• Text extract:
But the privatisation of Oita Airport was postponed, after the government deemed it “too risky to start immediately” on the privatisation programme, with the airport facing a JPY429 million (USD4.34 million) loss and with issues concerning the runway.
It is reported that over 20 business firms and groups have already made inquiries to MLITT on the privatisation process, encouraged no doubt by the Japanese Prime Minister’s statement that he plans to triple to JPY12 trillion (USD123 billion) the use of public-private partnerships to fund airports, waterworks, highways and other projects in the next 10 years.
Japanese investors are active outside of the motherland, for example in Myanmar where the government is inviting private investors to upgrade 30 of the nation’s 69 airports to improve its underdeveloped air transport capacity and infrastructure, on the basis that, “we want to stop using the government budget in the coming years, so we’ve decided to call for private sector investment in local airports.”
The government spends around USD12 million running all 69 of its airports each year.
It has already awarded a consortium of JALUX, Mitsubishi Corporation and SPA Project Management first refusal rights for the rehabilitation, improvement and 30-year operation of Mandalay International Airport.
Meanwhile, a consortium led by South Korea's Incheon Airport has been chosen as the preferred bidder to build a new USD1 billion airport in Myanmar, namely the Hanthawaddy Airport near Yangon, Myanmar's old capital and commercial centre, by 2018 and operate the airport for up to 50 years. It will have an annual passenger capacity of 12 million. The Incheon Airport consortium and Myanmar's Department of Civil Aviation are scheduled to sign a final contract at the end of 2013.
But the Japanese are much in evidence, with NKIAC having pitched for the Hanthawaddy project, while in Laos the Vientiane International Airport will receive finance for its planned expansion from Japan’s government.
But private investment is not high on the list for China
Again this year, China is not a country buzzing with private investor activity in its airport sector, even though it has attracted some big hitters in the past. That isn’t to say there is no airport construction. Indeed, there most assuredly is; a little matter of USD44 billion worth right now. And the government will carry on building them despite 134 of its 182 airports under the control of the Civil Aviation Administration of China (CAAC) reporting accumulated losses of CNY2900 million (USD453.1 million) in 2012, equivalent to CNY20 million (USD3.1 million) in losses per airport.
82 new airports will be built by 2015 to meet rising air travel demand, and CAAC takes the view that it should not merely see airport profits but take into account that an airport can largely boost the economy of the whole region – a philosophy that would undeniably attract Ryanair.
The government believes China is still lacking in the number of airports, particularly regional airports and that airport losses were mainly due to their method of operation, moreover that if the airports were public infrastructure facilities, they would make a profit. For the moment at least CAAC is quite content to prop then up with ever growing subsidies out of its Civil Aviation Development Fund, and to increase them further if necessary. A limitation may be placed on local government involvement in the operation of airports, so that they are permitted only to construct them. At present, local governments establish companies to construct and run airports in China.

• Extracted data:
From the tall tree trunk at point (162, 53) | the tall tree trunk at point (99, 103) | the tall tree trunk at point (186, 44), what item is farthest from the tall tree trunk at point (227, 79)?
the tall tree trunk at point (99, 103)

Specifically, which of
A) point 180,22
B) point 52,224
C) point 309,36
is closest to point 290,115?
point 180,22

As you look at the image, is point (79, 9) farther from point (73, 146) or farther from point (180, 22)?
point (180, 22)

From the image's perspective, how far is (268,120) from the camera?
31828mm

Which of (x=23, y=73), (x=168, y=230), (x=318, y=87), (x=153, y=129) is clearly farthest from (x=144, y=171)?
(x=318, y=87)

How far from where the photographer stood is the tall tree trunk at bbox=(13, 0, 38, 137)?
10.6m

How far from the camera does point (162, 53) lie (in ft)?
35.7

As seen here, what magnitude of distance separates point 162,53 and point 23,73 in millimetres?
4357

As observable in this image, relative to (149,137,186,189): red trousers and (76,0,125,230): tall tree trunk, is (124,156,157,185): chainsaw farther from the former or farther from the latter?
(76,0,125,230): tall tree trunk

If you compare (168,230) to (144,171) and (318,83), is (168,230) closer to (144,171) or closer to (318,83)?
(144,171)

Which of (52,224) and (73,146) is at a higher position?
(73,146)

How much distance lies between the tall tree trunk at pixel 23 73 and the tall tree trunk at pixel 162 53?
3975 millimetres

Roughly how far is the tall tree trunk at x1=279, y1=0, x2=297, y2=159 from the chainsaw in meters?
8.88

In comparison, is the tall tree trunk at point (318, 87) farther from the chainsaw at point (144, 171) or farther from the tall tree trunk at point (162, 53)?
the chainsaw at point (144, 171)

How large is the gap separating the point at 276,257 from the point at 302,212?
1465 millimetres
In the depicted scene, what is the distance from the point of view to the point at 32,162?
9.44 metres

• Task instructions:
(1) Translate this sentence from the airport investment text into Spanish: "The government spends around USD12 million running all 69 of its airports each year."
(2) Resume the airport investment text after its final sentence and carry it forward.
The records are separate material with no connection to the airport investment text.

• The responses:
(1) El gobierno gasta alrededor de 12 millones de USD cada año en la gestión de sus 69 aeropuertos.

(2)
So it would seem that there is little incentive for private organisations to become involved. The government is unlikely to give them subsidies and the ethos of the private sector has gone absent. On the other hand and as reported in this article last year, the China Civil Airports Association believes China needs to ensure it can raise sufficient funds before it accelerates the nation’s airport construction projects, as construction calls for big investments but the repayment is slow. That hints at a preference in that quarter for private sector involvement but the essential problem of big investment versus slow repayment remains. The big pension companies, which value longevity and which do not really go after ‘a fast buck’ might be attracted, but for others there are other opportunities elsewhere, outside the sector, where more rapid results can be realised.
One place where it is happening is Beijing, where the New Beijing Airport project at Daxing is expected to invest a total of CNY2000 million (USD312.5 million) this year. The project, which received state approval in Dec-2012, is expected to cost CNY70 billion (USD10.9 billion) in total with construction work to commence in 2014. Once completed, scheduled for 2018, the airport will have capacity to handle 45 million passengers per annum and 70 million passengers by 2025. An air transport-related economic zone is also planned, with an investment of CNY84 billion (USD13.4 billion).
Who will pay for all this? It is one example where the private sector might get a look in. At the start of 2013 Beijing Capital International Airport’s general manager welcomed private capital to support the construction of the new airport. Part of the funds required for the airport project will be provided by the government, part will be funded by BCIA and the remainder will be through external financing, for which various investment channels were being explored.
Site of Daxing Airport
Master plan competition
A city where it might happen – at long last – is Sydney in Australia. As with the UK, Australia has been waiting a very long time for a decision on new airport capacity, in this case at Sydney. But the tempo has noticeably increased in 2H2013 as the then government indicated that it intended to decide whether to proceed with the Badgerys Creek location (a long-time favourite) for a second airport serving Sydney by the end of 2013 in order to provide certainty to the aviation sector.
Unfortunately, a general election intervened, resulting in (as is the case of the UK) a coalition government where one party appears to be in favour of moving swiftly to a conclusion while the other is not so keen. Independent papers have called on the government to set 2027 as the official opening date and have estimated the cost as being AUD7 billion (USD7.3 billion) to AUD11 billion (USD11.5 billion), requiring funding from the Federal Government. The lack of clarity on funding is perplexing after all this time. Australia has privatised most of its airports with some degree of success (they have some of the world’s highest EBITDA rates) except that the airlines are consistently up in arms about landing charges. There are also calls for any new airport to operate without a curfew, which currently inhibits Kingsford Smith Airport.
While Sydney dawdles Melbourne is pressing ahead, through the Victorian State Government, with a plan to allow the construction of a new terminal at the privately owned Avalon Airport, 50km southwest of downtown Melbourne and accessible via a six lane highway. The existing international airport, Tullamarine, is, like Sydney, considered to be nearing capacity to handle international passengers.
One of the Australian airports that was not privatised in the 1990s, Newcastle Williamtown Airport in New South Wales (NSW), may offer 50% of its equity to private investors late in 2014 by the two city councils that own it. It was identified by Infrastructure Australia as a suitable privatisation target in a report issued in Oct-2012 and was corporatised just a month later. The NSW State Government has promised to invest AUD11.1 million (USD10.4 million) in developing the airport's terminal.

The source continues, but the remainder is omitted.